杰瑞科技汇

Python ndarray如何高效统计元素出现次数?

Of course! Counting elements in a NumPy ndarray is a very common task. The method you use depends entirely on what you want to count.

Python ndarray如何高效统计元素出现次数?-图1
(图片来源网络,侵删)

Here’s a comprehensive guide covering the most frequent use cases, from simple to advanced.

Counting Elements that Meet a Condition

This is the most common scenario. You want to know how many elements in your array satisfy a specific condition (e.g., are greater than a certain value).

The primary tool for this is numpy.count_nonzero().

Why count_nonzero?

When you use a boolean condition (e.g., arr > 5), NumPy evaluates it to a new array of True and False values. In NumPy, True is treated as 1 and False is treated as 0. Therefore, count_nonzero simply counts the number of 1s, which is exactly the number of True values.
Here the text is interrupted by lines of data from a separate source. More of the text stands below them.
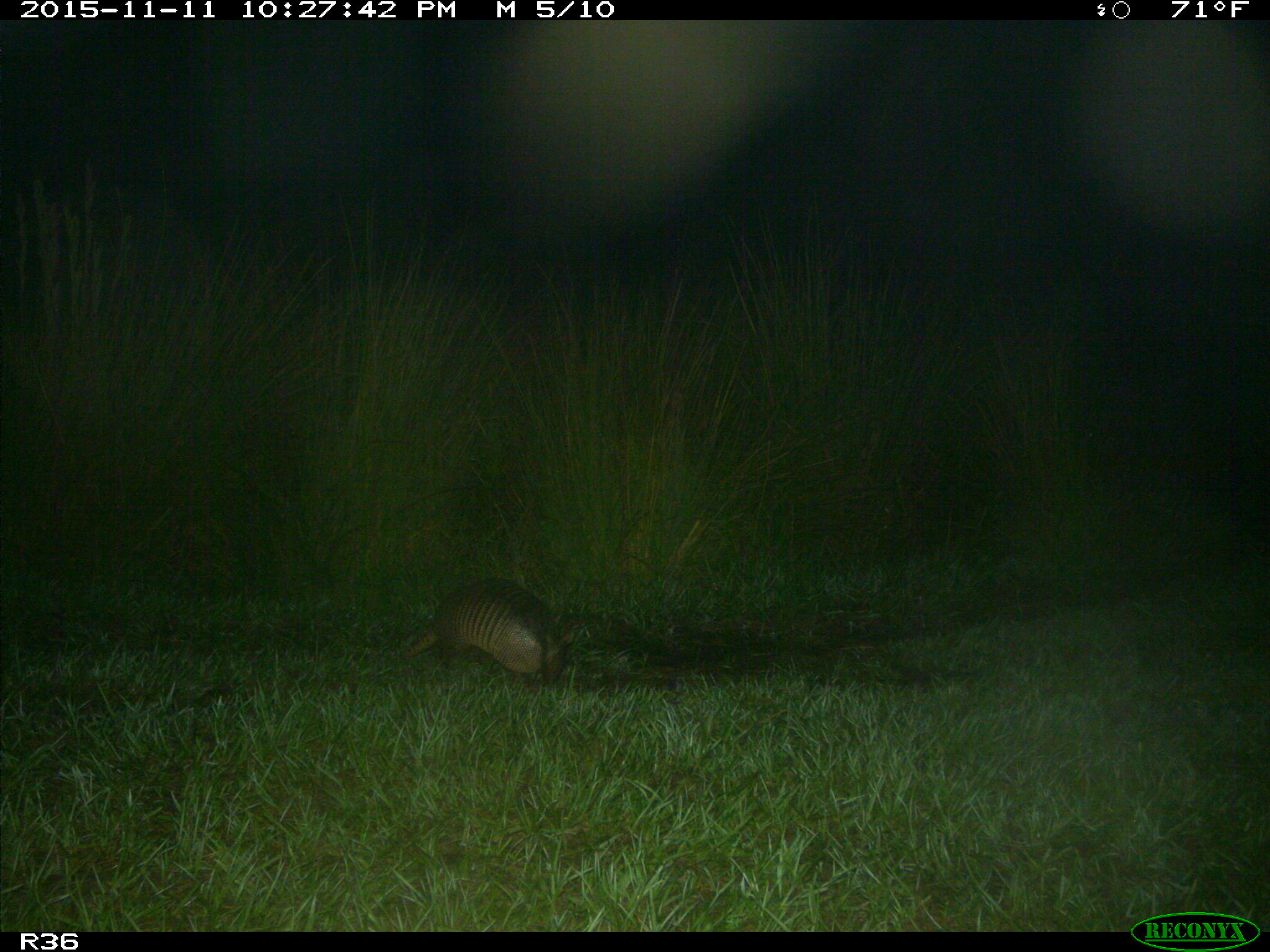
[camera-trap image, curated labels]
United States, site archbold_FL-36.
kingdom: Animalia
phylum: Chordata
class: Mammalia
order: Cingulata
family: Dasypodidae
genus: Dasypus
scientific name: Dasypus novemcinctus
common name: nine-banded armadillo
Dasypus novemcinctus (nine-banded armadillo).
Python ndarray如何高效统计元素出现次数?-图2
(图片来源网络,侵删)

Example: Counting numbers greater than a threshold

import numpy as np
# Create a sample 2D array
data = np.array([
    [1, 8, 3, 9],
    [7, 2, 5, 4],
    [9, 0, 6, 1]
])
# Count how many numbers are greater than 5
count = np.count_nonzero(data > 5)
print(f"Array:\n{data}\n")
print(f"Numbers greater than 5: {count}")
# Expected output: 5 (the numbers are 8, 9, 7, 9, 6)

Example: Counting elements equal to a specific value

You can combine a condition with & (and) or (or). Remember to use & and instead of Python's and and or when working with NumPy arrays.

import numpy as np
arr = np.array([1, 2, 3, 2, 4, 2, 5])
# Count how many times the number 2 appears
count_of_twos = np.count_nonzero(arr == 2)
print(f"Number of 2s: {count_of_twos}") # Output: 3
# Count how many times 1 or 5 appears
count_of_ones_or_fives = np.count_nonzero((arr == 1) | (arr == 5))
print(f"Number of 1s or 5s: {count_of_ones_or_fives}") # Output: 2

Counting Occurrences of Each Unique Value

If you want to get a frequency count of every unique element in the array, you should use numpy.unique() with the return_counts=True argument.
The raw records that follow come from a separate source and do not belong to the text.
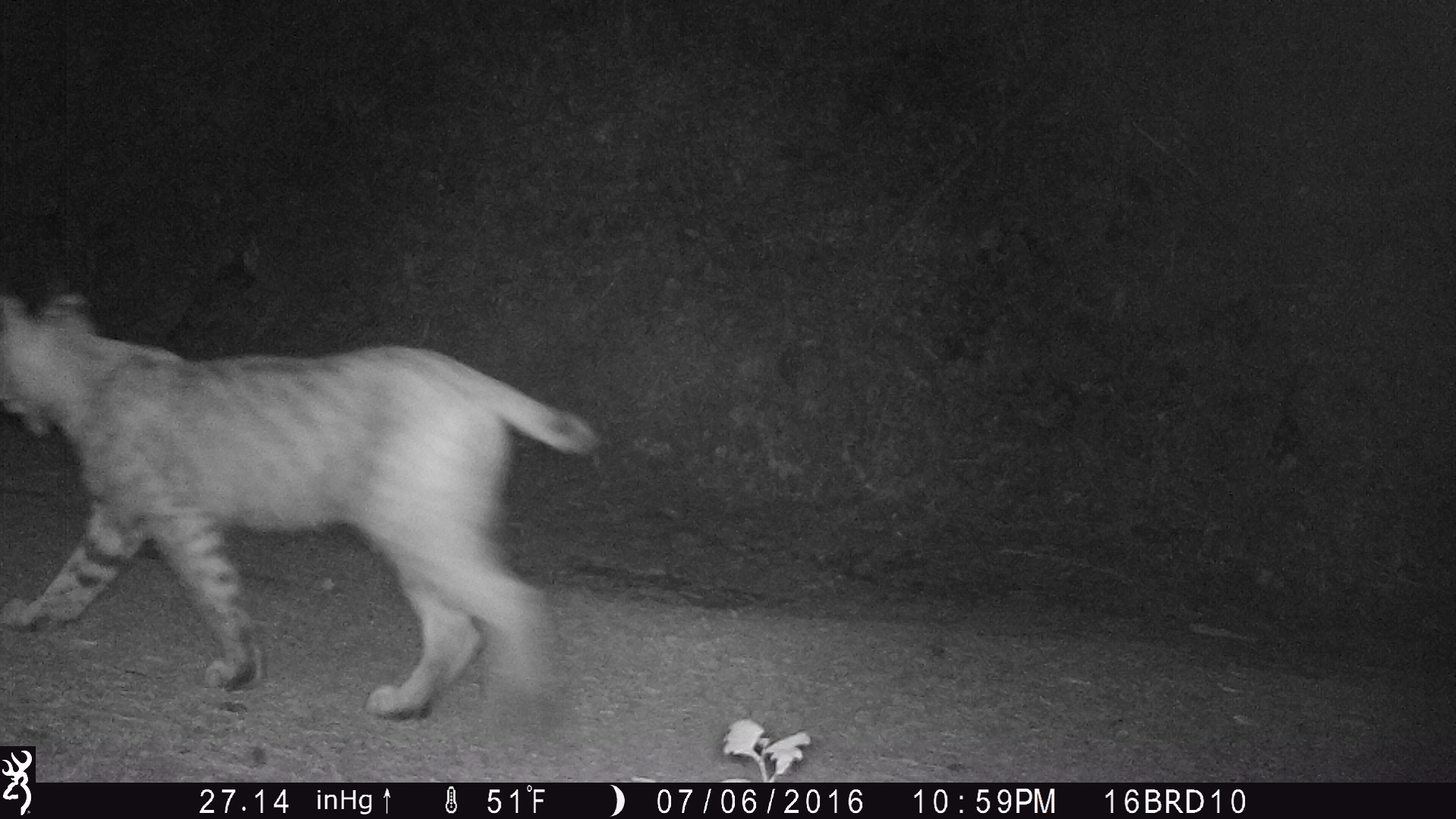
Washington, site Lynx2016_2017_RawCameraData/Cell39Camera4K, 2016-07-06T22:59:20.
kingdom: Animalia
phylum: Chordata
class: Mammalia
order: Carnivora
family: Felidae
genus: Lynx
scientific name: Lynx rufus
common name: bobcat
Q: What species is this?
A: Lynx rufus (bobcat).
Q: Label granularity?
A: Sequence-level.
Example: Getting a full frequency distribution

import numpy as np
grades = np.array(['A', 'B', 'A', 'C', 'B', 'A', 'F', 'A', 'C'])
# Get unique values and their counts
unique_values, counts = np.unique(grades, return_counts=True)
# The result is two arrays: one with the unique items and one with their counts
print(f"Unique values: {unique_values}")
print(f"Counts:        {counts}")
# You can easily zip them together into a dictionary for easy reading
grade_distribution = dict(zip(unique_values, counts))
print(f"\nGrade distribution: {grade_distribution}")
# Expected output: {'A': 4, 'B': 2, 'C': 2, 'F': 1}

Counting Non-Zero Elements

Sometimes you just want to know how many elements in the array are not zero. This is a special case of counting a condition (arr != 0), but np.count_nonzero is perfect for this.

import numpy as np
arr = np.array([0, 1, 2, 0, 3, 0, 4, 5, 0])
# Count non-zero elements
non_zero_count = np.count_nonzero(arr)
print(f"Array: {arr}")
print(f"Number of non-zero elements: {non_zero_count}") # Output: 4

Counting Along an Axis (Rows or Columns)

When you have a multi-dimensional array, you might want to count elements along a specific axis.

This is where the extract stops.